Aube est une jeune Algérienne qui doit se souvenir de la guerre d’indépendance, qu’elle n’a pas vécue, et oublier la guerre civile des années 1990, qu’elle a elle-même traversée. Sa tragédie est marquée sur son corps : une cicatrice au cou et des cordes vocales détruites. Muette, elle rêve de retrouver sa voix.
Son histoire, elle ne peut la raconter qu’à la fille qu’elle porte dans son ventre. Mais a-t-elle le droit de garder cette enfant ? Peut-on donner la vie quand on vous l’a presque arrachée ? Dans un pays qui a voté des lois pour punir quiconque évoque la guerre civile, Aube décide de se rendre dans son village natal, où tout a débuté, et où les morts lui répondront peut-être…

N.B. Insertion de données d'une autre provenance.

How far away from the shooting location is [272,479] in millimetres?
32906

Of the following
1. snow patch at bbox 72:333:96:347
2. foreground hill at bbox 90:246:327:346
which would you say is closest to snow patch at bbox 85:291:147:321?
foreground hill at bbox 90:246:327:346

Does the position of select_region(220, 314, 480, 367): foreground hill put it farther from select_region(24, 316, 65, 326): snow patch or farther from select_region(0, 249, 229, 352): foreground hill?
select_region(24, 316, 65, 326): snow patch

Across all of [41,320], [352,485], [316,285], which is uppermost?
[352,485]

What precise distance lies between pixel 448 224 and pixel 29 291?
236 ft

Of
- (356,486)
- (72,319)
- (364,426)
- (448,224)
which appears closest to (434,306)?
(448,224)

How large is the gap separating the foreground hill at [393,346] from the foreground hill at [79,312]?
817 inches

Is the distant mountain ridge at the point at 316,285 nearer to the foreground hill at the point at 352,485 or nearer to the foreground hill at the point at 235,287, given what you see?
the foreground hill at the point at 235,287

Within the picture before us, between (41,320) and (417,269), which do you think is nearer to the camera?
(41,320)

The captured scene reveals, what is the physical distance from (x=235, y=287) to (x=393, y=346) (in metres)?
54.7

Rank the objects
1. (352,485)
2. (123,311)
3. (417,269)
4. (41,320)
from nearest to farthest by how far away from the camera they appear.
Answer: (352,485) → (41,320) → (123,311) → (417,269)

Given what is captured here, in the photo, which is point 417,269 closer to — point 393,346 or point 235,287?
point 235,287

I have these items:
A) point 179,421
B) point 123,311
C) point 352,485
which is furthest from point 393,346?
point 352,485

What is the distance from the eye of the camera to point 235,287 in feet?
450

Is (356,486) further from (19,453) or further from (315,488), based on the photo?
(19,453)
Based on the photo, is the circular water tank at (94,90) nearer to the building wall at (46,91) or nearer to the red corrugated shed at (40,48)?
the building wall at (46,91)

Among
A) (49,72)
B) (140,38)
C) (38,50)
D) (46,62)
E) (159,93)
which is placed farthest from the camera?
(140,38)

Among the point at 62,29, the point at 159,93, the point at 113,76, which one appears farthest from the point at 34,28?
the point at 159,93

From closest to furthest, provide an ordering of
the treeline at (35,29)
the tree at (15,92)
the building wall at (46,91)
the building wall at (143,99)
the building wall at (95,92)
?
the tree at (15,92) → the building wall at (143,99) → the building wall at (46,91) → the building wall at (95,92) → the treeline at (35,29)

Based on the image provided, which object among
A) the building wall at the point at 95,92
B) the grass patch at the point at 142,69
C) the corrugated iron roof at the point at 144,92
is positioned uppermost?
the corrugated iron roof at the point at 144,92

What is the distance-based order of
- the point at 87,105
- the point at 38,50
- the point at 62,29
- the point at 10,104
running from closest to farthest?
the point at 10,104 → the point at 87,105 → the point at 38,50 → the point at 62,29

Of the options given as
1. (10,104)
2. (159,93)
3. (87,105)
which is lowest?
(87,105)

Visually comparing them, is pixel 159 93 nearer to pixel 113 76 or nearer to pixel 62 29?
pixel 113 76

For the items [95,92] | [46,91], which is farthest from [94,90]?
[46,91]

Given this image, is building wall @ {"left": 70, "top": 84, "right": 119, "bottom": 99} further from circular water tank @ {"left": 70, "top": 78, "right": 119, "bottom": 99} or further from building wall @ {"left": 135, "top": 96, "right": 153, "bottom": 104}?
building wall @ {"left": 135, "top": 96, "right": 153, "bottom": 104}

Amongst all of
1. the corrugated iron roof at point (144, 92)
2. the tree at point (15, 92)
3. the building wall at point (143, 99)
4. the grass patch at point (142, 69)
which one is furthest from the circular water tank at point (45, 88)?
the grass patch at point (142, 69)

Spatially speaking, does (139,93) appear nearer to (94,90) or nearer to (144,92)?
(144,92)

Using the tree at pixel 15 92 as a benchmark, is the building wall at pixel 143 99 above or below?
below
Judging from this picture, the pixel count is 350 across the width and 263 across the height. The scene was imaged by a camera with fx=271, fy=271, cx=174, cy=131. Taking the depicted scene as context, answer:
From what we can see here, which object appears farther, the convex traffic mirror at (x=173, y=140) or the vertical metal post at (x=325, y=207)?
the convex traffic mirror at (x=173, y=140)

Parallèlement à sa brillante carrière de journaliste, Kamel Daoud a publié, Meursault, contre-enquête (roman, 2013), est une réécriture du célèbre L’Étranger d’Albert Camus, vue du point de vue de l’Arabe anonyme tué par Meursault. Ce roman lui vaut le Prix Goncourt du premier roman en 2015, ainsi que le Prix François-Mauriac et le Prix des cinq continents de la Francophonie. Il est également connu pour ses prises de position courageuses sur des sujets sensibles, tels que la religion et la politique en Algérie.
La France est « un pays d’accueil pour les écrivains, pour les écritures et tout cela qui vient d’ailleurs », a salué l’auteur Kamel Daoud en réaction au Prix Goncourt 2024 qu’il a remporté haut la main. « Je sais qu’on aime faire du French bashing mais pour moi, ce pays-là, c’est un pays d’accueil pour les écrivains, pour les écritures et tout cela qui vient d’ailleurs »,rapporte l’AFP. « On a toujours besoin de trois choses pour écrire : une table, une chaise et un pays. J’ai les trois », a souligné l’écrivain-journaliste contraint à l’exil en France.
Kamel Daoud a par ailleurs assuré que le principal personnage féminin de Houris, prénommée Aube, était une incarnation de « toutes les femmes, y compris la femme qui s’est déshabillée hier dans une université en Iran » et qui a été, depuis, arrêtée par les autorités.